Le freinage est très bon, sans aucune violence. Il est vraiment dans la continuité d'une moto facile à conduire qui cache facilement sa cylindrée. Cela se confirme lors de deux demi-tours sur une route très étroite. Je les ai réalisés sans tension particulière grâce à un bon rayon de braquage, une hauteur de selle convenable et une finesse à l'entre-jambes. 

En ce qui concerne les suspensions, elles se révèlent efficaces sur les inégalités "douces" mais elles réagissent plus fermement que celles d'une Africa Twin sur les cassures plus nettes. C'est peut-être la limite d'amortisseurs classiques, bien que de qualité, face au mono amortisseur et son système de biellettes. Mais je dois ajouter que le niveau est cependant bon.

Dans la descente qui me ramène vers la ville, je me régale dans les enchaînements de virages et, lors  des accélérations qui suivent dans les lignes droites, je sens alors le gros bicylindre déployer sa puissance dans un martèlement étouffé et je ne m'en lasse pas. Nul besoin de grimper dans les tours tant ça tracte à bas régime. Bravo Triumph pour la réalisation de ce magnifique bicylindre. Car au delà de ses qualités mécaniques, il enchante mes rétines par son esthétique. C'est d'ailleurs tout l'ensemble qui mérite de tels compliments. L'intégration de toutes les pièces de la moto est parfaite et, à chaque arrêt photo, je ne peux m'empêcher d'admirer la beauté toute en simplicité de cette moto. 

Au chapitre des choses qui fâchent, il y a ce pot d'échappement qui court le long de la partie droite de la moto et qui réchauffe exagérément mon mollet.

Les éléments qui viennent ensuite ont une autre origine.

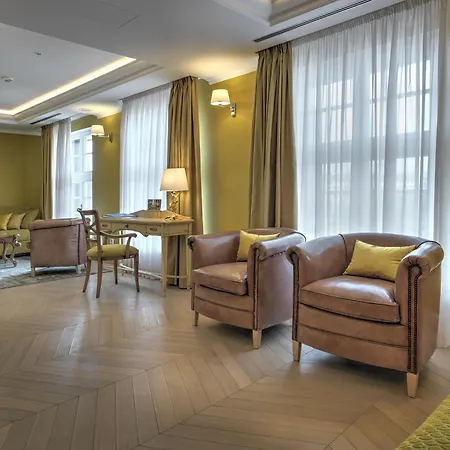 Hotel Relais Le Chevalier Riga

Je n'ose imaginer ce que cela doit être en ville en plein été. Un si gros moteur, ça dégage des calories! J'en fais part au concessionnaire à mon retour. La solution réside dans la suppression du catalyseur mais, écologiste convaincu, j'aimerais voir d'autres propositions. Au travail les équipementiers! 

Pour info, la consommation indiquée sur le tableau de bord à l'issue de cette balade est de 5 litres/100.

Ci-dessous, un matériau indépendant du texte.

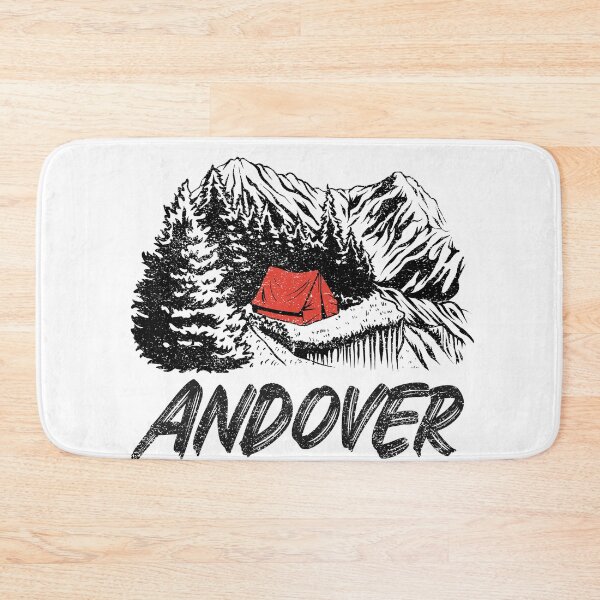 Item preview, Andover Minnesota Camping designed and sold by Taumaturgo.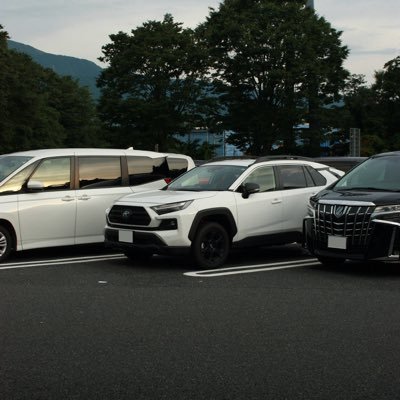 noah_x_rav4's profile picture. 2024〜：50 RAV4 HEV ADVENTURE OFFROAD PACKAGE II 2019〜2024：80 NOAH Si W×B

Si je vous dis que cette moto m'a laissé froid, je sens que vous n'allez pas me croire.... Elle m'avait énormément plu lors de sa présentation en octobre 2018 mais je peux avouer que mon degré d'amour motocycliste a  notablement augmenté après ces cinquante minutes en sa compagnie!

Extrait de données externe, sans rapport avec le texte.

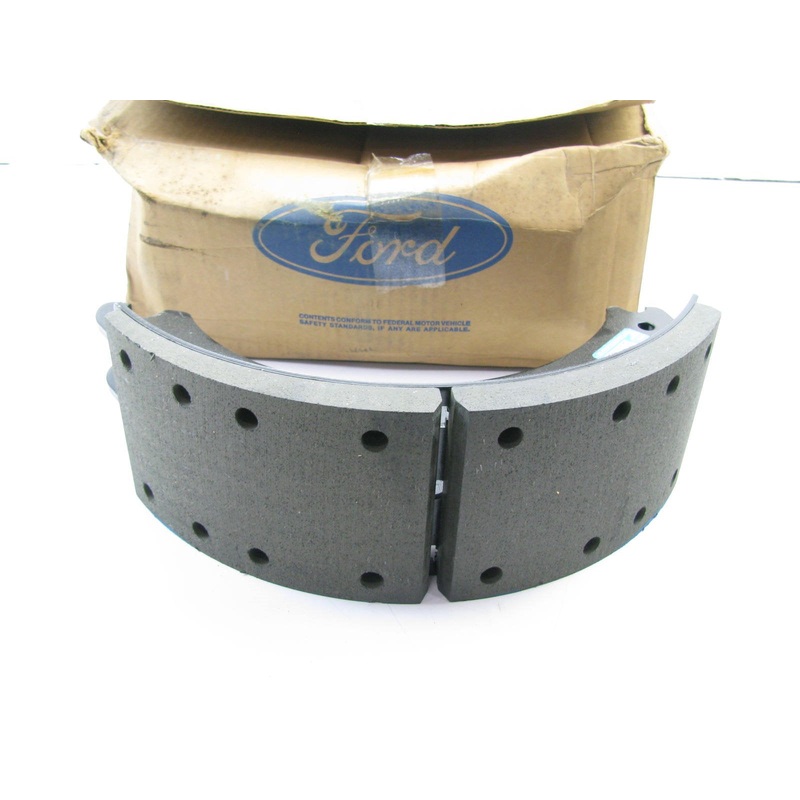 (1) NEW GENUINE OEM Ford F8HZ-2018-DA HEAVY DUTY TRUCK Brake Shoe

C'est une très belle réussite, avec une personnalité qui lui est propre et son moteur ne fait que magnifier l'ensemble. Sur le chemin du retour, je baissais mon regard vers ce réservoir plat, à l'ancienne, j'imaginais la selle dans la continuité, comme sur les motos de ma jeunesse. En la regardant une dernière fois avant de repartir, j'ai trouvé que Triumph a su réinterpréter son passé, s'y référer sans en faire trop, sans tomber dans la caricature. Il en résulte une moto résolument moderne avec une touche de classicisme discrète mais bien présente. Le résultat constitue un équilibre esthétique rare qui se transforme, quand on pilote la machine en un grand moment de bonheur. Ce fut le cas pour moi. Une bien belle demi-journée!

 

PS: sur le papier, la Triumph Scrambler 900 semble mieux répondre à mes attentes de motos simples et pas trop coûteuses. Le seul  bémol pour moi se situe au  niveau des chiffres sur les débattements de suspensions: 120 mm à l'avant et à l'arrière, cela me parait très faible et je crains des réactions trop rudes sur les routes bosselées. La moto n'était pas disponible lors de mon passage mais le concessionnaire m'a proposé de revenir un jour prochain pour me faire une idée plus précise de ce modèle. Avec grand plaisir!